Still, the process by which the coffee was cultivated makes it a “novel food” to regulatory authorities in Europe, and this designation complicated the taste-testing process. A trained sensory panel was permitted to taste, but not swallow, the coffee. Chemical analysis confirmed the presence of coffee’s components, including critical caffeine. Flavor compounds were detected using gas chromatography-olfactometry. The team hopes to publish a life cycle analysis soon to see exactly how sustainable their product is.


Suspect sprinkles

Multicolored sprinkles spilling out of a jar.
Credit: Shutterstock
Verboten vermillion: How sprinkles are colored matters, as one British baker learned the hard way.

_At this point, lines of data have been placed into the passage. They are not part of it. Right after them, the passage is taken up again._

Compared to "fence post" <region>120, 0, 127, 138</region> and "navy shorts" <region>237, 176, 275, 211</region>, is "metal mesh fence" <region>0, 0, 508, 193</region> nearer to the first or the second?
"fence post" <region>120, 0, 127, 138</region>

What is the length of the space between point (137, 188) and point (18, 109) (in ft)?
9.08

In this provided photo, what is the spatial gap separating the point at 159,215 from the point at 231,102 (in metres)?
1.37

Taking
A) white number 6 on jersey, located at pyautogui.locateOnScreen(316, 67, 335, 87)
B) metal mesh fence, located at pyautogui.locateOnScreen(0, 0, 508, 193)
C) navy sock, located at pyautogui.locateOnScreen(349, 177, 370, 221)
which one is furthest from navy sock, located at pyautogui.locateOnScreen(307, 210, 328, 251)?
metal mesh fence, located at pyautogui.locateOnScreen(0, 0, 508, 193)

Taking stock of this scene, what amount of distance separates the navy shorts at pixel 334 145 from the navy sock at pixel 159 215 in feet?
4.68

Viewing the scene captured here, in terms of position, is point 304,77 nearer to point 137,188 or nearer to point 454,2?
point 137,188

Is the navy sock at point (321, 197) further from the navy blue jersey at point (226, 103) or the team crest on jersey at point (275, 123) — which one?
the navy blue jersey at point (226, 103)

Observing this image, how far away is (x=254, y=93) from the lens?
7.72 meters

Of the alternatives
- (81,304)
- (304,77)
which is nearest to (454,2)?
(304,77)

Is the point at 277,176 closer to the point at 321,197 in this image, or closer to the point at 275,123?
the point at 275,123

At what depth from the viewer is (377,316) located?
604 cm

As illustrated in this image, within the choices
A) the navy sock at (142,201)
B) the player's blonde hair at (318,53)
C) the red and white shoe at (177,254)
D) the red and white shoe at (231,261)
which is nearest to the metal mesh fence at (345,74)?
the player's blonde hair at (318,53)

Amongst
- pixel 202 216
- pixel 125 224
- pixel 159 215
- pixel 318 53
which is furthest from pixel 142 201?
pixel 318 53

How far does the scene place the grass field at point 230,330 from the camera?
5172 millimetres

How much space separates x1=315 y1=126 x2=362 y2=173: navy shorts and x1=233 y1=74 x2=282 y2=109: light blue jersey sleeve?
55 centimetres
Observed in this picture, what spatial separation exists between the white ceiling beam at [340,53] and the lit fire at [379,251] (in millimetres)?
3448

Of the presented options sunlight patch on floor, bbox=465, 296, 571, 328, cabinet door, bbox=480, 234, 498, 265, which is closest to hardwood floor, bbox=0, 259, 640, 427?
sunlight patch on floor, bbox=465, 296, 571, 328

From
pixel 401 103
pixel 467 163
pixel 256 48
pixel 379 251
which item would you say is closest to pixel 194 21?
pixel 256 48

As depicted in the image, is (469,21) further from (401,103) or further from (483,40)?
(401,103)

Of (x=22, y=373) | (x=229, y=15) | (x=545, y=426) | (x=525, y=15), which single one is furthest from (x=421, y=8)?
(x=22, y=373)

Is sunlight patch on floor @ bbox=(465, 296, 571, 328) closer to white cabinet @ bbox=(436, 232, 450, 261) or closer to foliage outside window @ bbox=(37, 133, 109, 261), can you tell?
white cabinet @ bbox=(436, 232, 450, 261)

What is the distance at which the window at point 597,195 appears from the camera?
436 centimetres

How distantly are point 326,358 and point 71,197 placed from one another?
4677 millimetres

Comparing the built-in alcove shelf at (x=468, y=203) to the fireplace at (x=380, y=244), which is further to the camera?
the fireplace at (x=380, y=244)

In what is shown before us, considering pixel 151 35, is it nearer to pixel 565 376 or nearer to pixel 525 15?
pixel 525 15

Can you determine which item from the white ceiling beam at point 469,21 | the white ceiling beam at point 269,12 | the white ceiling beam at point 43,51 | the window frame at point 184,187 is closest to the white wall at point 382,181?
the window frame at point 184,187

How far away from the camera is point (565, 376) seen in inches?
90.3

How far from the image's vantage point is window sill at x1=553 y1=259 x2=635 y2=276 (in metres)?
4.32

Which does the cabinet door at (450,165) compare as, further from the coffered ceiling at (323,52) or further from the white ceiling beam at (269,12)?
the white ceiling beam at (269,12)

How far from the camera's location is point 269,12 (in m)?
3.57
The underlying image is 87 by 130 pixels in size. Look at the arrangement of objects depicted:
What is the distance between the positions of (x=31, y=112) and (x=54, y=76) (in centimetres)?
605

Not all sprinkles are created equal. And depending on where you’re baking, some may be illegal. That’s what a baker in England discovered when his cookies were banned by West Yorkshire Trading Standards. The red sprinkles used in Get Baked’s cookies contained the food dye erythrosine, or E127, as it’s known in much of Europe. It is not permitted for use in the UK, except in cocktail and candied cherries.

In the US, however, E127 is known by a different name—FD&C Red #3—and is permitted in food products.

There’s plenty of nuance in food-dye rules, explains Winston Boyd, vice president of technology and manufacturing at FoodRGB, a natural food-color manufacturer. In the US, food colorants synthesized from chemical feedstocks are certified by the Food and Drug Administration and receive the FD&C label, whereas colorants produced from things such as fruit juices are considered natural colorants and are exempt from that certification. FD&C Red #3 is permitted in the US, but Red #2 is not. Both are permitted in Canada.

Differences in food additive regulations between countries can be a headache for manufacturers, but using natural dyes isn’t necessarily the pain relief they seek. Some natural dyes can be unstable over a range of time and conditions, and this instability could challenge their shelf life. “The synthetic colorants are really chemically quite stable compounds,” Boyd tells Newscripts. “They’re very predictable, and compared to natural colors, they’re cheap as dirt.”

And consumers have strong preferences for certain colors. Take Trix cereal, which briefly switched the colorants for its puffed balls to dyes from radishes, purple carrots, and turmeric. Customer complaints eventually led parent company General Mills to relaunch its traditional cereal with its original, synthetic bright reds, blues, and greens.

With the overall consumer push toward clean labels, the extra cost and consideration may be worth a company’s while. Taste-wise, the Newscripts gang isn’t sure if we would be able to tell the difference, but we would be glad to sample some cupcakes to find out.